It was meant to make clear the 'increased risk to the public' issue, which was apparently received loud and clear.
I think you made all the rest up. "We as a society" I read as very subjective. I for instance don't regard risky public behavior as victimless. Am I not part of your society?
It's almost certain that the decriminalization or legalization of all drugs would be a massive boon for society.
As practical examples such as Portugal show, it generally leads to a significant drop in both drug use and the detrimental factors associated with it. More police time and money can be spent on real crimes, and jails are free from many non violent offenders.
The last last point is a particularly significant benefit for the USA as the justice system has such an irrational focus on punishment over rehabilitation, so most prisons serve more as criminal training camps.
The militarization of the police has come primarily from the militarization of criminals. Before the Valentine's Day Massacres, criminals had better cars and weapons than the police, allowing them to fight and win against the police. Prior to the LA shooting spree, police had no way to fight a criminal armed with assault weapons and no training on how to do so without endangering the public. When I lived in St. Louis, once the riots started to happen the police got tanks and other military equipment from out of state and then never let go of them (massive over-reaction to protestors that were not anywhere near as rough as you saw on TV, but that's what happened).
I think you're right that the drug war was a factor, but I think you're wrong in why it was a factor. It's not some arbitrary distinction between what you deem to be a "victimless" crime, as if there was never such a thing in the 1700s and 1800s. The reason is that it's an arms race. The police always want to be better equipped and trained at dealing with a situation than they people they're up against. If it's unarmed protestors, they want organized formations and tear gas. If it's a drug cartel with assault weapons, the police want tanks and helicopters.
So if I have this straight in St Louis when the people are protesting against police brutality, the polices solution is to be more brutal? No kidding it’s an arms race.
I’ll even bet they are using kettling to invoke a reaction from protestors. They aren’t passively responding to protestors, they are active antagonizing the public to justify their brutality.
Criminalizing victimless behavior prevents enforcement of violent/property crime too. Would a prostitute report being raped by a john? Maybe, but it seems unlikely when they have to worry about getting thrown in the system themselves.
I'm going to quote a previous comment of mine here, because I think your rhetoric is shallow:
>Violence is usually too far removed from the relevant abstractions. It's not difficult to see violence behind everything, because rules don't mean much if they aren't enforced, and it's all too easy to conflate violence with a threat of violence, or a threat of force with a threat of violence, etc.
> But that's not a very useful perspective; a well-functioning society filters violence so that it is only applied when things go seriously awry, and most of us should only ever threatened by minor inconveniences. To focus on violence is to be reductive; it is like trying to talk about programming in terms of electromagnetic laws -- yes, computers ultimately run on electricity, and social powers are ultimately enforced through violence, but the abstractions we've built atop those facts are actually very relevant and useful.

= = = = =

== ASSIGNED TASK ==
Answer these questions from the discussion of drug laws and policing:
1. Which country is offered as a practical example of decriminalization leading to a drop in drug use?
2. What did the police in St. Louis get from out of state once the riots started?
3. According to the quoted comment, focusing on violence is like trying to talk about what subject in terms of electromagnetic laws?

= = = = =

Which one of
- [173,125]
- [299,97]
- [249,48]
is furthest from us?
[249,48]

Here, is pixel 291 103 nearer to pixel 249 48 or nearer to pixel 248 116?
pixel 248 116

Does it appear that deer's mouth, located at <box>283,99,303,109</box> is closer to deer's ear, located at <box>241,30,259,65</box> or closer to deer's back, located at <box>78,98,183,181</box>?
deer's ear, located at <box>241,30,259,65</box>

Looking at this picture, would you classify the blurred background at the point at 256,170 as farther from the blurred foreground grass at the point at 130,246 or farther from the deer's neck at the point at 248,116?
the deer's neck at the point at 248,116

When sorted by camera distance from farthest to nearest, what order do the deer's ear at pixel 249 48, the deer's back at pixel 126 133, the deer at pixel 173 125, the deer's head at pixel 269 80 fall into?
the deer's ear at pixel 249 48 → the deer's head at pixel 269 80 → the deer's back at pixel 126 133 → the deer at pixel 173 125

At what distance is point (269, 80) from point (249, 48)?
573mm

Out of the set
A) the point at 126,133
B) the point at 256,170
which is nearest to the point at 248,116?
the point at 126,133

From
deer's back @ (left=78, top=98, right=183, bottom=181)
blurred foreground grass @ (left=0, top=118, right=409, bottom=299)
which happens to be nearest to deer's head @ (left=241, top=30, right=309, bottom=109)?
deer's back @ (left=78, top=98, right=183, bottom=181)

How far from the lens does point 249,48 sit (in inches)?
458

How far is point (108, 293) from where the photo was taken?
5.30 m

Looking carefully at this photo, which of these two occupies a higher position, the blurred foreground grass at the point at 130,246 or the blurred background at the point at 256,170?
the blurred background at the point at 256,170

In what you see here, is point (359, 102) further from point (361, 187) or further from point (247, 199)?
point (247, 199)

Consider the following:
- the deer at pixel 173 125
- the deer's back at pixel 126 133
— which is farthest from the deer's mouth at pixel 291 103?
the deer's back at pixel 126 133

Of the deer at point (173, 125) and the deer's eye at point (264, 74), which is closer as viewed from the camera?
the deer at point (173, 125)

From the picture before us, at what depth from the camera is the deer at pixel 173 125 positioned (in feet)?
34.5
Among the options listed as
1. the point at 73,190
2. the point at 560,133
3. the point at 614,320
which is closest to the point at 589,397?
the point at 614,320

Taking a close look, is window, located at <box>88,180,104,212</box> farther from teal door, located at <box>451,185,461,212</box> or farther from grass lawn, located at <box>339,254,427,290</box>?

= = = = =

== WRITTEN REPLY ==
1. Portugal
2. Tanks and other military equipment
3. Programming